On DTI studies, a reduction of fractional anisotropy and increased mean diffusivity have been shown in the white matter of patients suffering from NMDAR encephalitis (the most common type of autoimmune encephalitis), suggesting that white matter damage is a contributor to the pathophysiology and clinical phenotype, even correlating with disease severity [72].

Another study aiming to assess white matter integrity in the two forms of non-paraneoplastic limbic encephalitis characterised by serum autoantibodies (GAD and VGKC) concluded that GAD-limbic encephalitis presented with FA reduction, probably reflecting demyelination, whereas VGKC-limbic encephalitis caused no changes in the diffusion properties of white matter, probably because this condition is more limited to grey matter [73].

Neuritis

Abnormal signal intensity of the optic nerve due to diffusion restriction may be seen in ischaemic or traumatic optic neuropathy [74, 75]. DWI has been suggested as a useful tool in differentiating these aetiologies from acute optic neuritis (presumed autoimmune aetiology) [76, 77], where there is increased diffusivity in demyelinating plaques, related to disruption of myelinated axons, and decreased fractional anisotropy. However, this should be interpreted in the clinical context, since optic neuritis may also show transient decreased diffusion in the acute phase (Fig. 11).

Fig. 11
figure 11

Optic neuritis. High DWI signal (a) and low ADC value (b) representing restricted diffusion in the right optic nerve in a patient with non-specific optic neuritis

Full size image

With the exception of the orbital apex region, DTI of the optic nerve is facilitated by its anatomy and antero-posterior orientation. This can be useful in assessing tumours such as neurofibromas, schwannomas or meningiomas [78] as well as in brain malformations such as septo-optic dysplasia or optic nerve hypoplasia [79].
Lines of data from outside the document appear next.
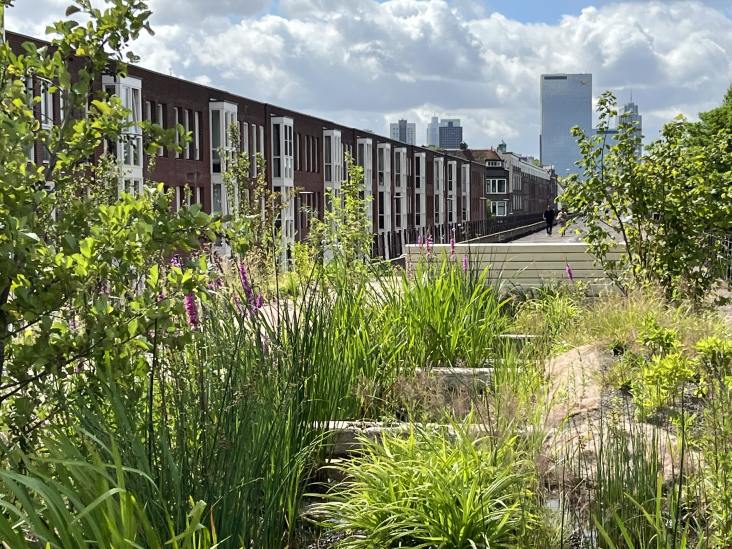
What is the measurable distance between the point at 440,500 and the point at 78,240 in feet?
6.17

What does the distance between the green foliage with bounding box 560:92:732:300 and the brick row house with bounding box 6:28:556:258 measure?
359 centimetres

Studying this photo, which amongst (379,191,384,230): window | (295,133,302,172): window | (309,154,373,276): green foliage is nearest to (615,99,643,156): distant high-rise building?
(309,154,373,276): green foliage

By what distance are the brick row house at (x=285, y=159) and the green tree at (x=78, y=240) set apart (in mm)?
328

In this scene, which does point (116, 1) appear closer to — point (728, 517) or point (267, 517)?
point (267, 517)

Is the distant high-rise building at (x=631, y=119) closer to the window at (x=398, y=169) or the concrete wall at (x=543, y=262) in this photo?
the concrete wall at (x=543, y=262)

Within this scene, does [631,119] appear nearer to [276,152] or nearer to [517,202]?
[276,152]

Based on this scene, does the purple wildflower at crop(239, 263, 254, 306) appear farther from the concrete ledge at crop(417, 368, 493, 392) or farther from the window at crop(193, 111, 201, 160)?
the window at crop(193, 111, 201, 160)

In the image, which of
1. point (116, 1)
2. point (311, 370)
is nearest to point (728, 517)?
point (311, 370)

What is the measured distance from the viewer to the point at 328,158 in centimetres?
5028

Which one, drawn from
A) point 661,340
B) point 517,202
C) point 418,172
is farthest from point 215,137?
point 517,202

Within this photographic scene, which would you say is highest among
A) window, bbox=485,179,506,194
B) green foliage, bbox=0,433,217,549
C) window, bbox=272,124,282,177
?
window, bbox=485,179,506,194

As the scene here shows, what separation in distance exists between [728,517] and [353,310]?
3.40 meters

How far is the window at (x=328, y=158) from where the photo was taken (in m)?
50.0

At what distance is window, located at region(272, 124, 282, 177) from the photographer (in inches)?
1646
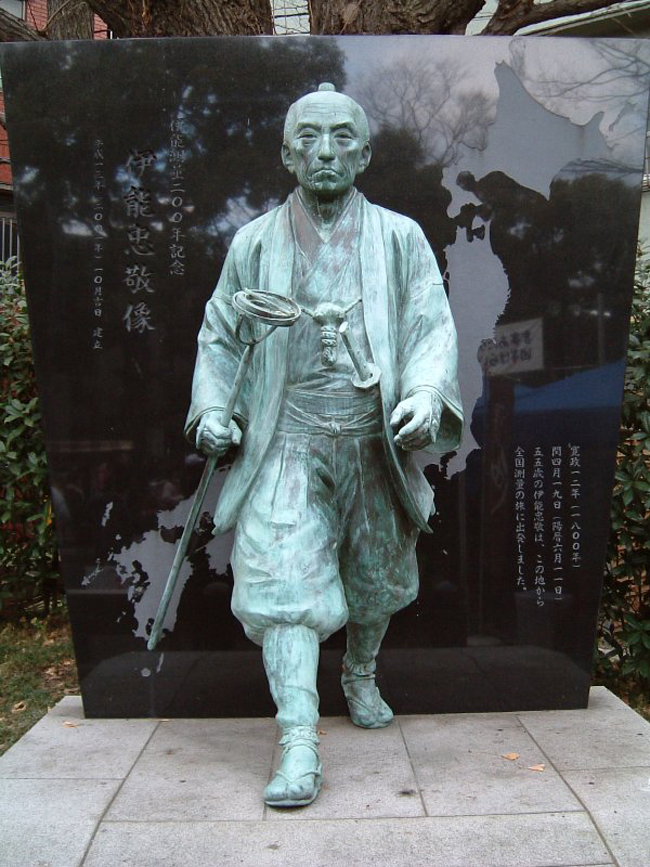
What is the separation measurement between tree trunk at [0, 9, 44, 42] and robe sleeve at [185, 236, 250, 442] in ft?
11.8

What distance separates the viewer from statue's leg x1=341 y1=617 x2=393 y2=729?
3926 mm

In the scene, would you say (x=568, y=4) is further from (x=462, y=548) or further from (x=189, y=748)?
(x=189, y=748)

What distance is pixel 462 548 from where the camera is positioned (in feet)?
14.6

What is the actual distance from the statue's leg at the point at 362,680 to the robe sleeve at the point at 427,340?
37.9 inches

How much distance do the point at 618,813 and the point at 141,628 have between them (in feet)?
7.70

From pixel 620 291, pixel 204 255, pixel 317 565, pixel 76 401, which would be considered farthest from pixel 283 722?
pixel 620 291

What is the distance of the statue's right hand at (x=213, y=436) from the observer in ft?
10.5

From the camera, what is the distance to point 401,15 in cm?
576

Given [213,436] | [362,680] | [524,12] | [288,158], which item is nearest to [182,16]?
[524,12]

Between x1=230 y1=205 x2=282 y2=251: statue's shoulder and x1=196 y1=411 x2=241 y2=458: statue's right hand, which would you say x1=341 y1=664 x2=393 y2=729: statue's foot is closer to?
x1=196 y1=411 x2=241 y2=458: statue's right hand

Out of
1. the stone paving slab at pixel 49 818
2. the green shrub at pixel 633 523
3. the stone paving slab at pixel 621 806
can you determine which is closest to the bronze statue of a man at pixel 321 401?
the stone paving slab at pixel 49 818

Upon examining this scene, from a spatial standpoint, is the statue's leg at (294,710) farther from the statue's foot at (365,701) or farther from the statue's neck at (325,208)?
the statue's neck at (325,208)

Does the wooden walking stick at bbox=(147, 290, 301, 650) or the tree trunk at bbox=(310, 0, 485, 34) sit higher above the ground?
the tree trunk at bbox=(310, 0, 485, 34)

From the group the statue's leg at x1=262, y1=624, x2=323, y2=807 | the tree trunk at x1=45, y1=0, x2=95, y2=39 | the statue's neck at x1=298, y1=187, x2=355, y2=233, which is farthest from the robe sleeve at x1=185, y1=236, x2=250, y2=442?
the tree trunk at x1=45, y1=0, x2=95, y2=39
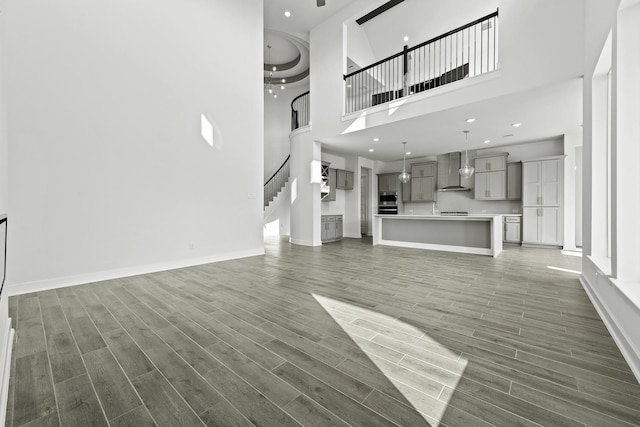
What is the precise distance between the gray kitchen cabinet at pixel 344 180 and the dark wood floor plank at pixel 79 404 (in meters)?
7.67

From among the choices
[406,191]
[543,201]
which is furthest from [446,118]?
[406,191]

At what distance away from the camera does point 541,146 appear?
7.28 m

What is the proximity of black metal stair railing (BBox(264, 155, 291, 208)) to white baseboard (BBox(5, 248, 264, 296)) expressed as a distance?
5309mm

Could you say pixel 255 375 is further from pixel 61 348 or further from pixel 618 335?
pixel 618 335

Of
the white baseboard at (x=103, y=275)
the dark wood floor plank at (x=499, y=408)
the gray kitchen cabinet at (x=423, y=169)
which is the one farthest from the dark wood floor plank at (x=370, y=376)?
the gray kitchen cabinet at (x=423, y=169)

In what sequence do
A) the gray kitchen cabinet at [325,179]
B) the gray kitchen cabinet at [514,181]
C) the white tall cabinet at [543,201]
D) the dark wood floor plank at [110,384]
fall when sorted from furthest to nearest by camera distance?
the gray kitchen cabinet at [325,179] → the gray kitchen cabinet at [514,181] → the white tall cabinet at [543,201] → the dark wood floor plank at [110,384]

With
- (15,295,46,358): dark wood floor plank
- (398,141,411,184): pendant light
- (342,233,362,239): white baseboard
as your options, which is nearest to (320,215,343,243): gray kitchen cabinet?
(342,233,362,239): white baseboard

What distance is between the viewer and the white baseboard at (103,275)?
10.5ft

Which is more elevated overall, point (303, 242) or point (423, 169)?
point (423, 169)

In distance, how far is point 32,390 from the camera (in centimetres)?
147

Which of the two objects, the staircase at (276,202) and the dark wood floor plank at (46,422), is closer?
the dark wood floor plank at (46,422)

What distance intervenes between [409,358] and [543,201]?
7.31 m

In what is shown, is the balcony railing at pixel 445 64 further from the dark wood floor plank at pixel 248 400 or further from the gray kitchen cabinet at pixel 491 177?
the dark wood floor plank at pixel 248 400

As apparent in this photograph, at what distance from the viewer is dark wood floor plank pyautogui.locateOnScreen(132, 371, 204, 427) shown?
4.05ft
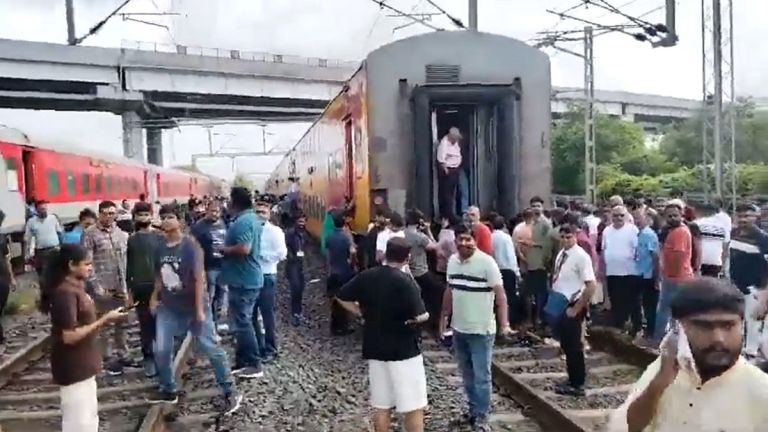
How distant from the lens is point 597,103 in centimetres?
5850

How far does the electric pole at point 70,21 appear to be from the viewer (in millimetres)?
18750

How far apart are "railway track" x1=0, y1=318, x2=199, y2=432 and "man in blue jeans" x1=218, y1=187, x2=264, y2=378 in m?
0.80

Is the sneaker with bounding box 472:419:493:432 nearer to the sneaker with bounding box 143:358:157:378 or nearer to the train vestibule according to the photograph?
the sneaker with bounding box 143:358:157:378

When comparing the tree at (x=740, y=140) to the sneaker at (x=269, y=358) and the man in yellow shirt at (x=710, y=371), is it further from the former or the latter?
the man in yellow shirt at (x=710, y=371)

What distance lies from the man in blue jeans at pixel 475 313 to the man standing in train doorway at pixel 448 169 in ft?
15.9

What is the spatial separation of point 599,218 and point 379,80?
387cm

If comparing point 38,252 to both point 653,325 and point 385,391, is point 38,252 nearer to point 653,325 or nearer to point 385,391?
point 653,325

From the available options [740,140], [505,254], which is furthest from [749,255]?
[740,140]

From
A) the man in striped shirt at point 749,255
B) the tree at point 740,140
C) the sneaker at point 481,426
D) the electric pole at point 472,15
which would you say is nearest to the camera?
the sneaker at point 481,426

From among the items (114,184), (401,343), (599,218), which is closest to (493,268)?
(401,343)

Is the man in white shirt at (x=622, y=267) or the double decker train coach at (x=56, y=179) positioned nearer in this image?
the man in white shirt at (x=622, y=267)

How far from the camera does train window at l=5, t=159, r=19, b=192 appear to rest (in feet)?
61.4

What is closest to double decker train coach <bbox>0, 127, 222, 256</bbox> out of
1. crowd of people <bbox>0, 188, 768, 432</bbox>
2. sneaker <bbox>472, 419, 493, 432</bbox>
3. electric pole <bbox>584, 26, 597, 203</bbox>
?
crowd of people <bbox>0, 188, 768, 432</bbox>

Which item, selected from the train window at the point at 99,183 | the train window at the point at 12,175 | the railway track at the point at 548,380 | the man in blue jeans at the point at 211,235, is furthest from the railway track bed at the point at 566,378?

Other cranial nerves can also be studied with high-resolution DTI in some clinical situations. Demonstration of atrophy or loss of anisotropy in cases of trigeminal neuralgia and fibre displacement in vestibulocochlear schwannomas are examples of this [80].

Neurodegenerative disorders

The DWI and DTI techniques allow quantitative analysis of microstructural changes in neurodegenerative diseases, even when no abnormalities are seen on conventional MRI sequences, because they are able to identify changes in brain tissue integrity. These changes are characterised by a decrease in the number of barriers that restrict the movement of water, thus causing ADC to increase in brain areas where neurodegeneration occurs. This has led to an increase in the use of DWI in the diagnostic investigation of neurodegenerative parkinsonian syndromes. Attempts have been made to use DTI of the substantia nigra as a diagnostic marker for Parkinson disease, but while some studies found highly significant FA reduction in the substantia nigra [81], others concluded that there is not sufficient evidence for nigral DTI parameters to serve as biomarkers for Parkinson’s disease [82].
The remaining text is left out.